▶ **Required actions**
1. Do these statements agree with the Bali memorial article? Answer yes or no for each, and quote the words from the article that decide it. (a) The 2002 bombings killed 88 Australians. (b) Made Mangku Pastika was Bali's governor at the time of the attacks. (c) The three main perpetrators were executed in 2008.
2. Write out the part of the Bali memorial article that starts at "The blasts were" and ends at "the memorial service.".

▶ **Source text**

►

A woman is consoled after laying flowers at the remembrance pool during the Bali Bombing 10th anniversary ceremony held at Garuda Wisnu Kencana on October 12, 2012 in Jimbaran, Bali Indonesia. Hundreds of family members, friends and general public gathered to remember the victims of the 2002 Kuta nightclub bombings which killed 202 people, including 88 Australians. (Photo by Chris McGrath/Getty Images)
BALI, Indonesia (CBS) -- Hundreds attended a memorial service in Bali on Friday (October 12) to commemorate the 10th anniversary of the bombings that killed 202 people.
The blasts were a watershed for Indonesia, which has the world's largest Muslim population, forcing the secular state to confront the presence of violent Islamists.
"We do not condemn a certain religion, we condemn those people who has done brutal violence in the name of religion," said Bali's Governor Made Mangku Pastika, who was chief of police at the time of the attacks.
The Australian government provided financial assistance to the families of Bali bombing victims who wanted to attend the memorial service.
Indonesia has been largely successful in containing militancy and there have been no big attacks on Western targets since 2009, when suicide bombers attacked two hotels in the capital, Jakarta, killing nine people and wounding 53.
Australia's Prime Minister Julia Gillard and John Howard, her predecessor at the time of the attack on the 2002 attack, joined Indonesian Foreign Minister Marty Natalegawa to mark the event.
"This remembrance is a valuable opportunity to renew, to reiterate our collective commitment to strengthen the voice of moderation, of tolerance, of mutual understanding among different communities. To fight extremism and intolerance in all its forms, to work together to ensure that such views will never take root in our societies. To see to it that the voice of reasons prevails against prejudice so that humanity prevails over hatred. So that we will always be worthy of the legacy of those who have gone before us," Natalegawa said.
Gillard called the bombings, which killed 88 Australians, a failure in its aim of terror.
"Even as the debris fell it was obvious the attack on our sense of ourselves as Australians, as human beings, had failed. Rescuers ran towards the terror. Volunteers extended their hands by the hundreds, Indonesians and Australians alike. A remarkable medical effort swung into place. A thorough policing effort followed, methodically dismantling the terrorist network responsible and our two countries drew closer than we had ever been before," she said.
After the bombings, security forces detained nearly 600 militants, most of whom have been jailed.
Three main perpetrators of the bombings, members of a Southeast Asian militant group allied with al Qaeda, were convicted and executed by firing squad in 2008.

◄

▶ **Extracted material**
►

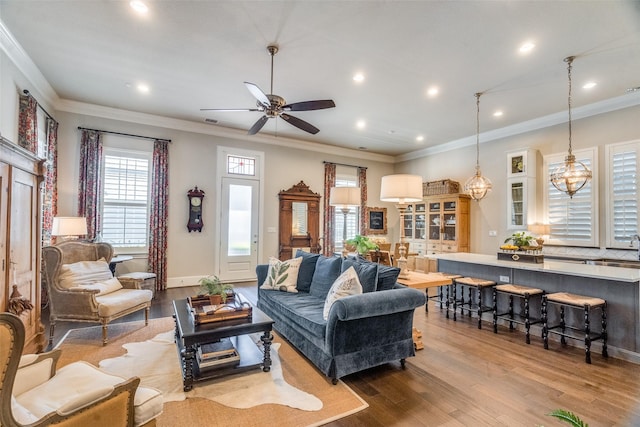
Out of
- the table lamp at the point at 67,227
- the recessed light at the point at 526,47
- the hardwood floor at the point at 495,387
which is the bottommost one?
the hardwood floor at the point at 495,387

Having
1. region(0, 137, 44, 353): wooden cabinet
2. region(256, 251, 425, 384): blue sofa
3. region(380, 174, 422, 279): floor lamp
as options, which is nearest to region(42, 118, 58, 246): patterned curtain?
region(0, 137, 44, 353): wooden cabinet

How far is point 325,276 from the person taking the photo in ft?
12.0

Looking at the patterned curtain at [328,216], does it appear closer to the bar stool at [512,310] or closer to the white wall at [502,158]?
the white wall at [502,158]

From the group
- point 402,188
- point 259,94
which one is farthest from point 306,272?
point 259,94

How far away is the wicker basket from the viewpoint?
23.5 feet

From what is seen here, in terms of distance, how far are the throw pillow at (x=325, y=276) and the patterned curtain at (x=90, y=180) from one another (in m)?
4.16

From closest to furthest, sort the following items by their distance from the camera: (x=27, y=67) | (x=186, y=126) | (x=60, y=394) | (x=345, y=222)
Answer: (x=60, y=394) → (x=27, y=67) → (x=186, y=126) → (x=345, y=222)

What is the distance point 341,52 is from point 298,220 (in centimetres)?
447

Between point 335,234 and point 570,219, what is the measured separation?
191 inches

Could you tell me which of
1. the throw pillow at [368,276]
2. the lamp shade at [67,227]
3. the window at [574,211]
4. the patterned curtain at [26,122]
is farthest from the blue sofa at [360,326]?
the window at [574,211]

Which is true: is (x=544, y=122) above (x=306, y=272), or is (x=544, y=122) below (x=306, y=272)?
above

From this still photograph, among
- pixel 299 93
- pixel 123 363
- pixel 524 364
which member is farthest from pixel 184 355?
pixel 299 93

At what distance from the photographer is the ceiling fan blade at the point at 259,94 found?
3.06 meters

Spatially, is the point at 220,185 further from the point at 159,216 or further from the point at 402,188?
the point at 402,188
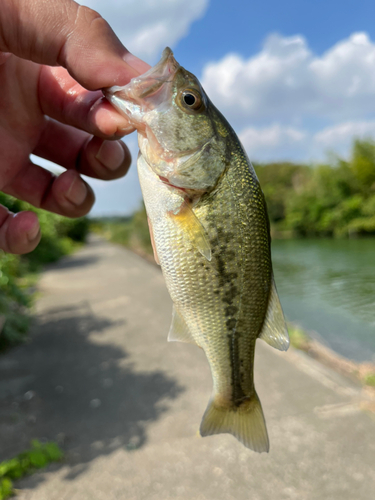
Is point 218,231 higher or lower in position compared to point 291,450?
higher

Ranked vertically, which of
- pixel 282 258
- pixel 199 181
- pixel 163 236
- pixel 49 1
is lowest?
pixel 282 258

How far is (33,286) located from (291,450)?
1285 cm

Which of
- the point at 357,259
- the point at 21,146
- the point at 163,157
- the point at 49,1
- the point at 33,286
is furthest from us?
the point at 357,259

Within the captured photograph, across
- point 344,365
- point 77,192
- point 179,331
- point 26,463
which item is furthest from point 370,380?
point 77,192

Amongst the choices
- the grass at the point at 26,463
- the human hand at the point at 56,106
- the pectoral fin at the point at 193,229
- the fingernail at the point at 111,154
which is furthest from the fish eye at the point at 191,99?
the grass at the point at 26,463

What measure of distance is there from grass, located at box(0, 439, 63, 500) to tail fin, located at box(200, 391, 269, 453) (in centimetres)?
360

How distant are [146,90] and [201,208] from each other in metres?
0.53

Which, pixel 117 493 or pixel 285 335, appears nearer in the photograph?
pixel 285 335

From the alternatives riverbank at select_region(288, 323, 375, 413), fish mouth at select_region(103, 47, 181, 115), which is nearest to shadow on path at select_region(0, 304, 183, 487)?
riverbank at select_region(288, 323, 375, 413)

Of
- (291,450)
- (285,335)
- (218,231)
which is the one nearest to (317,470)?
(291,450)

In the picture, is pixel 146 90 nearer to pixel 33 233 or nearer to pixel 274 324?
pixel 274 324

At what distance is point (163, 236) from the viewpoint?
160cm

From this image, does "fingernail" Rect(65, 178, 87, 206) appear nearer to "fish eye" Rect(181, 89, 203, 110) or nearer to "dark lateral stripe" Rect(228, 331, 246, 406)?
"fish eye" Rect(181, 89, 203, 110)

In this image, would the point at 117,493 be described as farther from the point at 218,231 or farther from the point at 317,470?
the point at 218,231
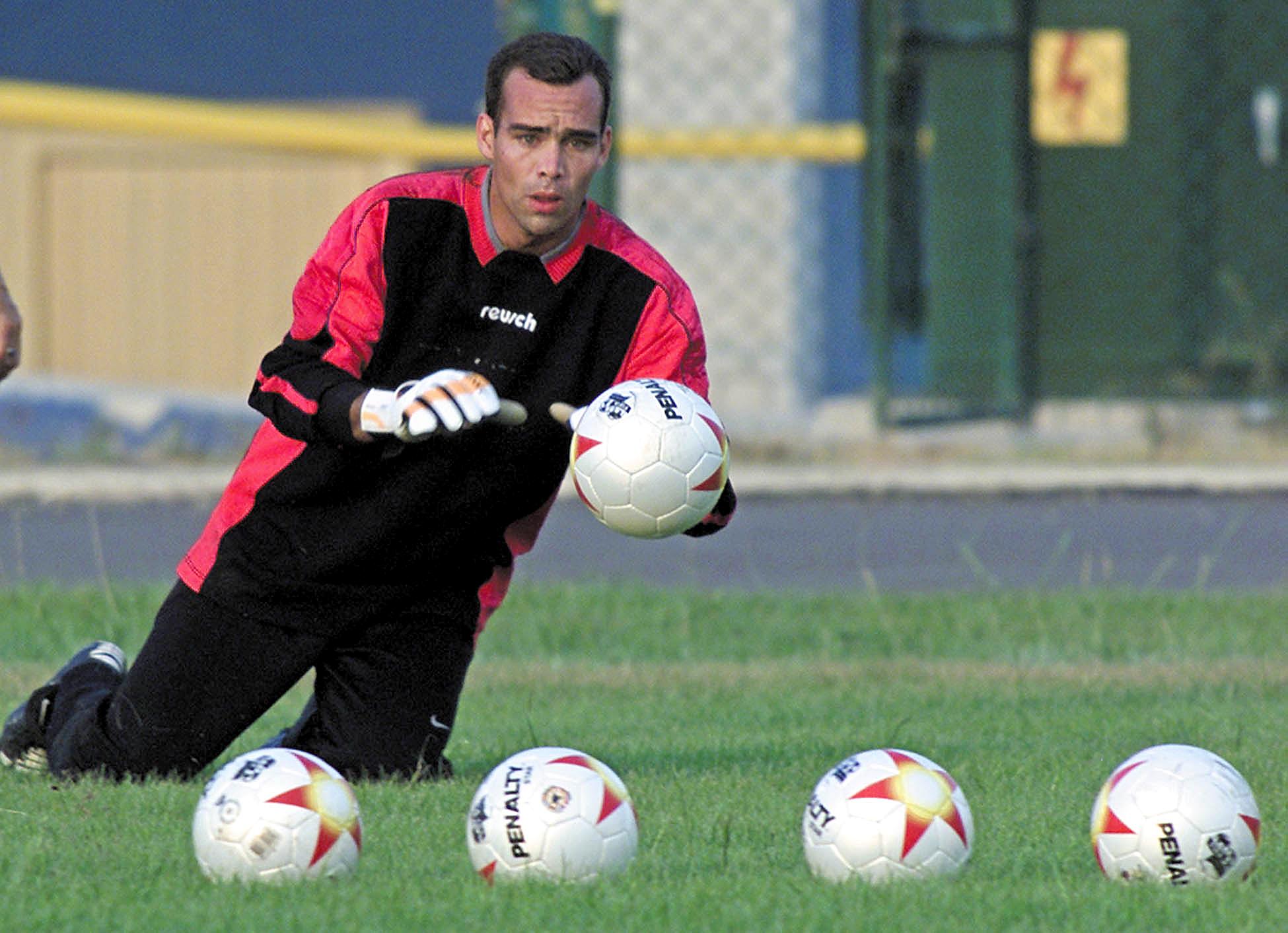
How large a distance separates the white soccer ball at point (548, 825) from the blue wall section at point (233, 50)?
14482mm

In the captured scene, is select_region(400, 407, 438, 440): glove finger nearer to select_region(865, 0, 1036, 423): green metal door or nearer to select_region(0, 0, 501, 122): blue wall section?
select_region(865, 0, 1036, 423): green metal door

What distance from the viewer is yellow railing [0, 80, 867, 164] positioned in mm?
16656

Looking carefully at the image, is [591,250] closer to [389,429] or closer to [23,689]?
[389,429]

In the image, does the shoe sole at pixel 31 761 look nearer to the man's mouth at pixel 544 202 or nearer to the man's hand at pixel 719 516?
the man's hand at pixel 719 516

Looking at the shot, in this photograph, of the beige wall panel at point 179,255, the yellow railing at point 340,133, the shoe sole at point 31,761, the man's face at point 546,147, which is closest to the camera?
the man's face at point 546,147

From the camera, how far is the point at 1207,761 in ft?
17.3

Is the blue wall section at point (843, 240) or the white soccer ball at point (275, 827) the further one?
the blue wall section at point (843, 240)

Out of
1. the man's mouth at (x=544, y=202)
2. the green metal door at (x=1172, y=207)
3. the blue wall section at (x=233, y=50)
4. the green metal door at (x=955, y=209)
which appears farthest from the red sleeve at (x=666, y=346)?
the blue wall section at (x=233, y=50)

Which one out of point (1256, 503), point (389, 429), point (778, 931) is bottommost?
point (1256, 503)

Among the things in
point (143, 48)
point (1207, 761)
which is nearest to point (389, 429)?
point (1207, 761)

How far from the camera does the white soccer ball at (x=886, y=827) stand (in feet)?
16.7

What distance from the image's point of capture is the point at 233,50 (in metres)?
19.2

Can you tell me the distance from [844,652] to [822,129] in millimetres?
8096

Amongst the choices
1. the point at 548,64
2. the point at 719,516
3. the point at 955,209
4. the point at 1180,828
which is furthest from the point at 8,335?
the point at 955,209
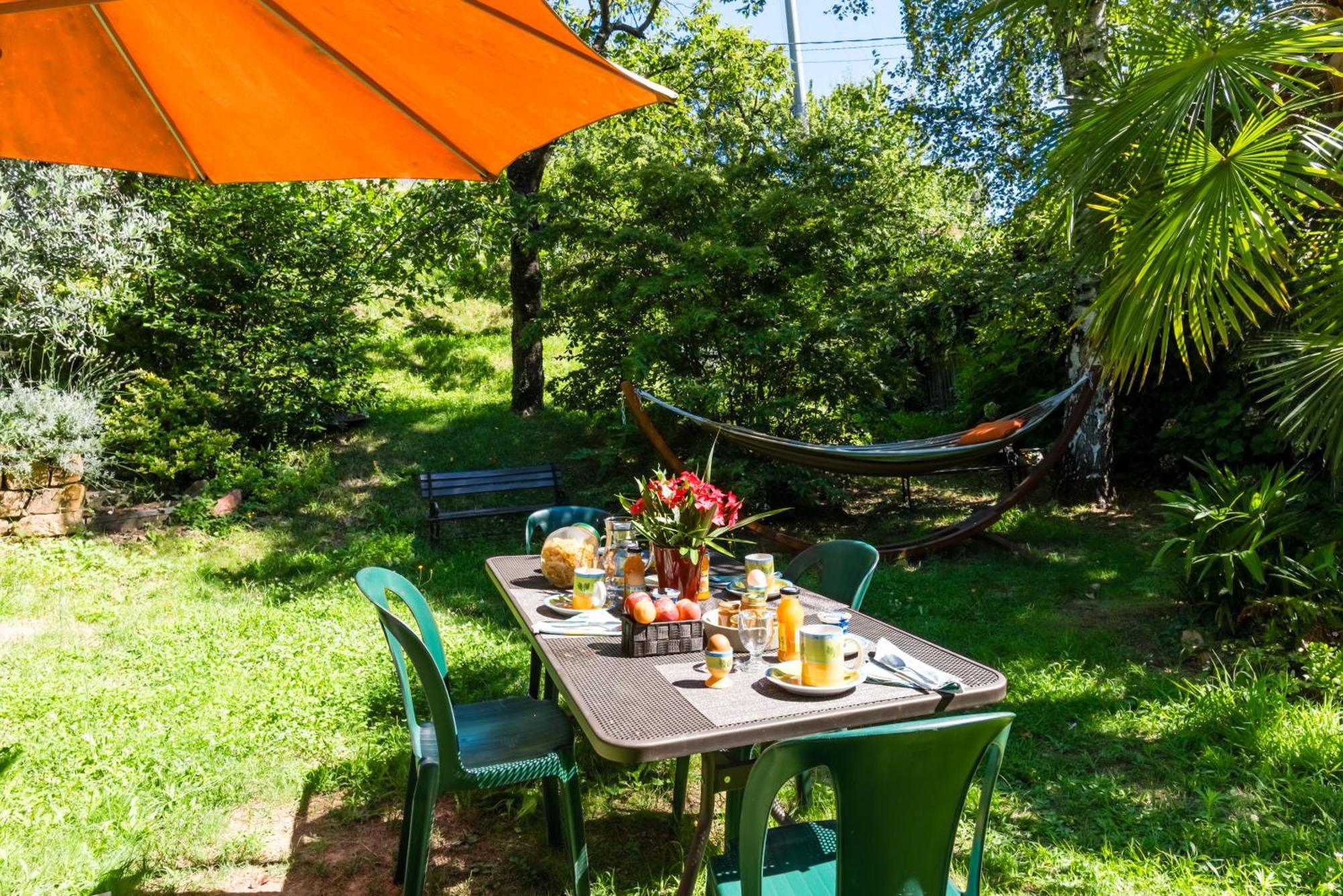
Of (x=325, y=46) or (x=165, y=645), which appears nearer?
(x=325, y=46)

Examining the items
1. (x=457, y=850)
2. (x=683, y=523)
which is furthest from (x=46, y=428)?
(x=683, y=523)

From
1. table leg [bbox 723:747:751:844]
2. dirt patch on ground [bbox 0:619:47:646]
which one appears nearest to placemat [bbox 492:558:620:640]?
table leg [bbox 723:747:751:844]

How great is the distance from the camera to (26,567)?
200 inches

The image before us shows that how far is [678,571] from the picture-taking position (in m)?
2.33

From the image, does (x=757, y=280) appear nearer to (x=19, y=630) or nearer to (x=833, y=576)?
(x=833, y=576)

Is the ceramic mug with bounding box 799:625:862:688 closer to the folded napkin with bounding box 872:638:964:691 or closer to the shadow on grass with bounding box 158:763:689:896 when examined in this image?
the folded napkin with bounding box 872:638:964:691

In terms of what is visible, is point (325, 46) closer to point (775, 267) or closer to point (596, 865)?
point (596, 865)

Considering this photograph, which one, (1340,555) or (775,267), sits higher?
(775,267)

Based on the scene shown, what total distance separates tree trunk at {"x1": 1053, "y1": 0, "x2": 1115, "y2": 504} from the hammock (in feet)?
3.59

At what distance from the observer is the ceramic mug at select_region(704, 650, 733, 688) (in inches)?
69.5

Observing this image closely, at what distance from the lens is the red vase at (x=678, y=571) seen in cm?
232

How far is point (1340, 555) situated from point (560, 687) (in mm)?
3532

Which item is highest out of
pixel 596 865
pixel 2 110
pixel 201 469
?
pixel 2 110

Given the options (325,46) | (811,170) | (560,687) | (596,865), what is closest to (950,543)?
(811,170)
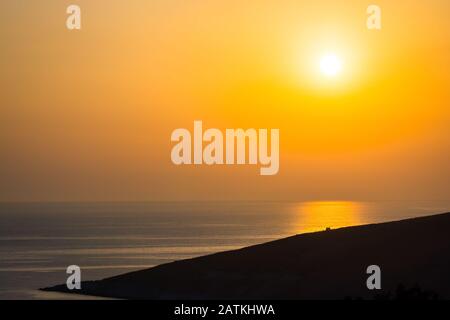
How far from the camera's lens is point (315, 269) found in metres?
69.4

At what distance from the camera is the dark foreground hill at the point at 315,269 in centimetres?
6438

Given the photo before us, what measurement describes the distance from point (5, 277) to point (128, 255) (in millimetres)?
40002

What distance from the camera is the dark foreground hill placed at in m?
64.4

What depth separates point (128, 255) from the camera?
159m

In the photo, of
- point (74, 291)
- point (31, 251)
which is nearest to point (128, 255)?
point (31, 251)
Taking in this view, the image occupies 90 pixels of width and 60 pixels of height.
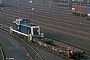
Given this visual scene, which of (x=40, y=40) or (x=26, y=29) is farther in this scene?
(x=26, y=29)

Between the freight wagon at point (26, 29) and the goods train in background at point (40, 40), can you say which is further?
the freight wagon at point (26, 29)

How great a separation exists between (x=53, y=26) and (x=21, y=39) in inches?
721

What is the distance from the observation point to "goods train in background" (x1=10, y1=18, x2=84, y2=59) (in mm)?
28484

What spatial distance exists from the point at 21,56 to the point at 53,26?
30942 mm

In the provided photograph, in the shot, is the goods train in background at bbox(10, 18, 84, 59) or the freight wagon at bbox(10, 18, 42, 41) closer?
the goods train in background at bbox(10, 18, 84, 59)

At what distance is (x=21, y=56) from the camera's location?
3020 centimetres

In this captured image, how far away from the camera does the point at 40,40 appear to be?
123 feet

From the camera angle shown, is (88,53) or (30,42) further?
(30,42)

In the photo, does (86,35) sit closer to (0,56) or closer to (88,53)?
(88,53)

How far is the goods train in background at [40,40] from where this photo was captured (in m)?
28.5

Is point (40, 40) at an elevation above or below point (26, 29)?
below

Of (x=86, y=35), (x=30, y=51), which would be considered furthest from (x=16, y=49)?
(x=86, y=35)

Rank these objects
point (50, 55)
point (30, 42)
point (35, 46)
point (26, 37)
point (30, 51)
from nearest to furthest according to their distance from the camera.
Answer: point (50, 55)
point (30, 51)
point (35, 46)
point (30, 42)
point (26, 37)

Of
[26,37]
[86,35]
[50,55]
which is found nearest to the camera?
[50,55]
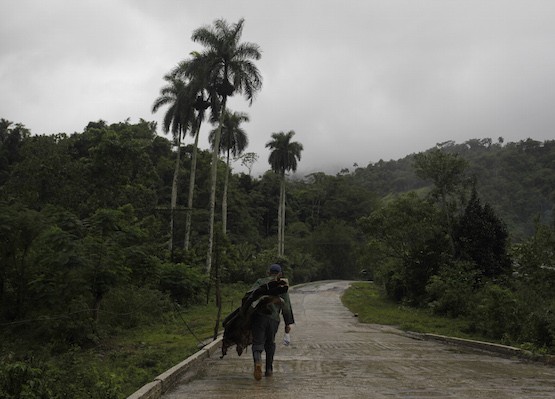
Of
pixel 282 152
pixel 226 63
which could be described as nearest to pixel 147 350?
pixel 226 63

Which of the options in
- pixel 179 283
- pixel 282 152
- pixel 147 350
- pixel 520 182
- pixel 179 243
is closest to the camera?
pixel 147 350

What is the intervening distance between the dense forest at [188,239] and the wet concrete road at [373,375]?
2.06 meters

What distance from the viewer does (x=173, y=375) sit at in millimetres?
8219

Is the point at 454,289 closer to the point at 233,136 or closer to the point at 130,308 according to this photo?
the point at 130,308

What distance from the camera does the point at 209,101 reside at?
3731 centimetres

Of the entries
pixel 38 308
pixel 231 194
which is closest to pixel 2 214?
pixel 38 308

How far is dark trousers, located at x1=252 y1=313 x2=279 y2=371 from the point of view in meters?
8.21

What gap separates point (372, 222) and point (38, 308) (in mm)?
22547

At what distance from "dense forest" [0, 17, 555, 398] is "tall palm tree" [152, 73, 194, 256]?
0.16 meters

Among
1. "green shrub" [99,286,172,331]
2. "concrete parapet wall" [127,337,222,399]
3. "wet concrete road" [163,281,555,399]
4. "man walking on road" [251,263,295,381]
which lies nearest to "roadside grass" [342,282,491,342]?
"wet concrete road" [163,281,555,399]

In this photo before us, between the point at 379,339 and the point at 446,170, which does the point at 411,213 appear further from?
the point at 379,339

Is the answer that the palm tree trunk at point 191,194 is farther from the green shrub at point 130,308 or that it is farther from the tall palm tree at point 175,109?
the green shrub at point 130,308

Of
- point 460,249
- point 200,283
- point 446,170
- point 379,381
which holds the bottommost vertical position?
point 379,381

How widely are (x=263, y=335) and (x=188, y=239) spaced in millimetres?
30688
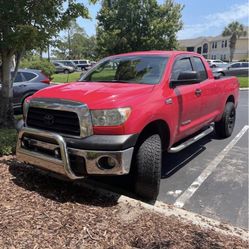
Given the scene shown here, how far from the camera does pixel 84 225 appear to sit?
10.7 ft

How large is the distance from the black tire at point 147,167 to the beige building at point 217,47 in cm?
6739

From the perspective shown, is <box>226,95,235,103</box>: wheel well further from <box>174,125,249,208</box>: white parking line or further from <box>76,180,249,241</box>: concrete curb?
<box>76,180,249,241</box>: concrete curb

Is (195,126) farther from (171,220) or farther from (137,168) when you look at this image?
(171,220)

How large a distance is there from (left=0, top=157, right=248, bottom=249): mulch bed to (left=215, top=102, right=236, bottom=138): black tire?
3.95m

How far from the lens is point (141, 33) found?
29.6 meters

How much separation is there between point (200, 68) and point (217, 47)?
75215mm

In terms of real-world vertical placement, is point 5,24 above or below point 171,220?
above

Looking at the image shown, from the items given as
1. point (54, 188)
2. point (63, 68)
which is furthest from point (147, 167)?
point (63, 68)

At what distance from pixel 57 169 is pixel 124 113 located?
3.27 feet

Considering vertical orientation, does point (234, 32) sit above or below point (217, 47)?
above

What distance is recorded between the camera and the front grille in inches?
151

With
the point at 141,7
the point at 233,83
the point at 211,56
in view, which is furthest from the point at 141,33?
the point at 211,56

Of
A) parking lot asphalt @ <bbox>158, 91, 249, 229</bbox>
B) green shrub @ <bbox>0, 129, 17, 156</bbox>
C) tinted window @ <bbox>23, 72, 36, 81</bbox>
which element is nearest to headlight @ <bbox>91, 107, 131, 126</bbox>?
parking lot asphalt @ <bbox>158, 91, 249, 229</bbox>

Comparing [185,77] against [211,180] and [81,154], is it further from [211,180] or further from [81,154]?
[81,154]
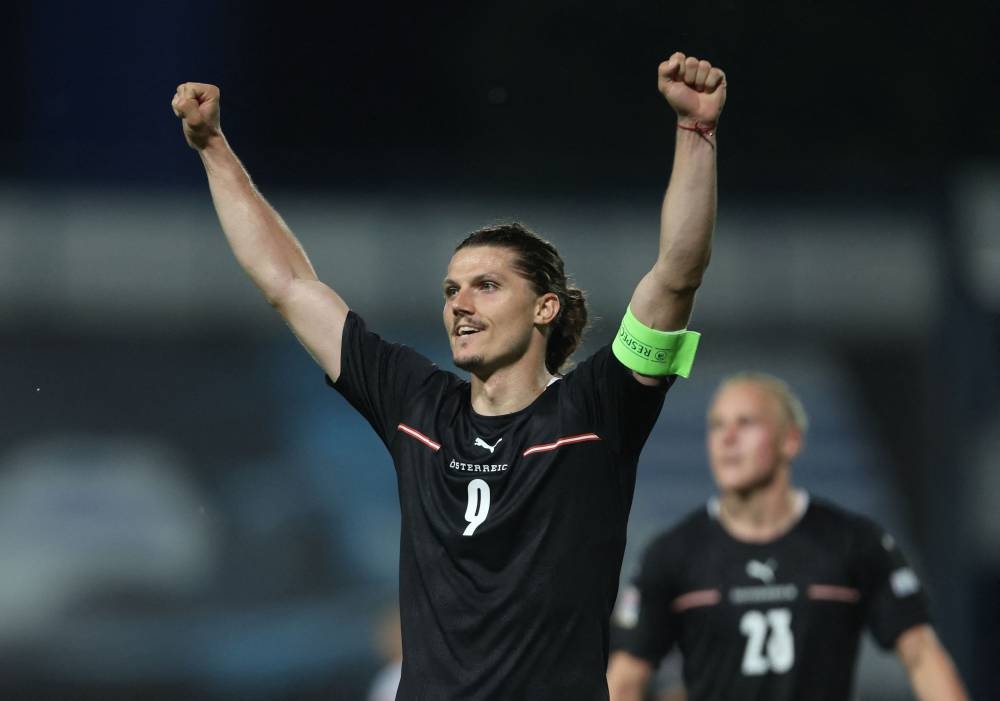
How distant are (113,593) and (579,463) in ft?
16.9

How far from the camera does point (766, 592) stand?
223 inches

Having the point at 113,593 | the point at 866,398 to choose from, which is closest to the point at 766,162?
the point at 866,398

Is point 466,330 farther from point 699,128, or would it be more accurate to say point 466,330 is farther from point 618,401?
point 699,128

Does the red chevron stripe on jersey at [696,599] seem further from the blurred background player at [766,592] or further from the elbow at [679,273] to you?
the elbow at [679,273]

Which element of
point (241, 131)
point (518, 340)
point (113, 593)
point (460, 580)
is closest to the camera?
point (460, 580)

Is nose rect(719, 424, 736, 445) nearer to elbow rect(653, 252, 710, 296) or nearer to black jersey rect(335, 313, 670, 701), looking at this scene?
black jersey rect(335, 313, 670, 701)

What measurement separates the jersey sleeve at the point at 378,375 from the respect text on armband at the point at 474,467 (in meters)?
0.23

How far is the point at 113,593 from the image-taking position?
7.80m

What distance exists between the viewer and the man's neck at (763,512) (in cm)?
581

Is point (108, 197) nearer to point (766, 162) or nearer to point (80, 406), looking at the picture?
point (80, 406)

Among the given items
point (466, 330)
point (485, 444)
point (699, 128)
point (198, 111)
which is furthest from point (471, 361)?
point (198, 111)

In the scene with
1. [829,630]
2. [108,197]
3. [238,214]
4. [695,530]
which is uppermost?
[108,197]

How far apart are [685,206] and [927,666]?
300 cm

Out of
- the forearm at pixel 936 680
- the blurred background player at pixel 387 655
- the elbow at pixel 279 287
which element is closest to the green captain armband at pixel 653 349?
the elbow at pixel 279 287
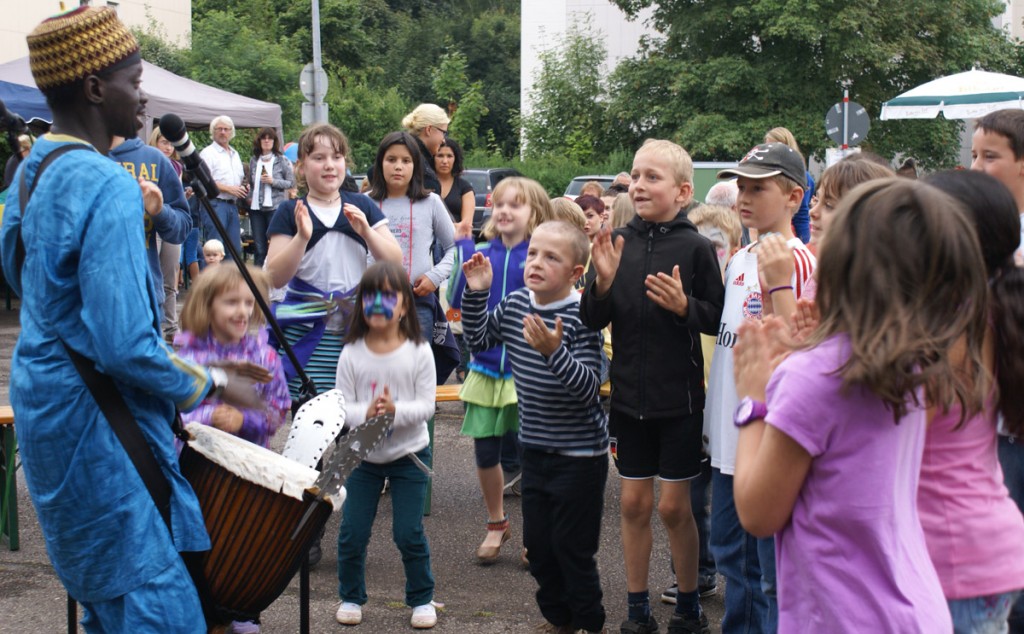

◄

▶ **Results of the exercise**
1.
(a) Yes: "killed 202 people, including 88 Australians"
(b) No: "who was chief of police at the time of the attacks"
(c) Yes: "were convicted and executed by firing squad in 2008"

2.
The blasts were a watershed for Indonesia, which has the world's largest Muslim population, forcing the secular state to confront the presence of violent Islamists.
"We do not condemn a certain religion, we condemn those people who has done brutal violence in the name of religion," said Bali's Governor Made Mangku Pastika, who was chief of police at the time of the attacks.
The Australian government provided financial assistance to the families of Bali bombing victims who wanted to attend the memorial service.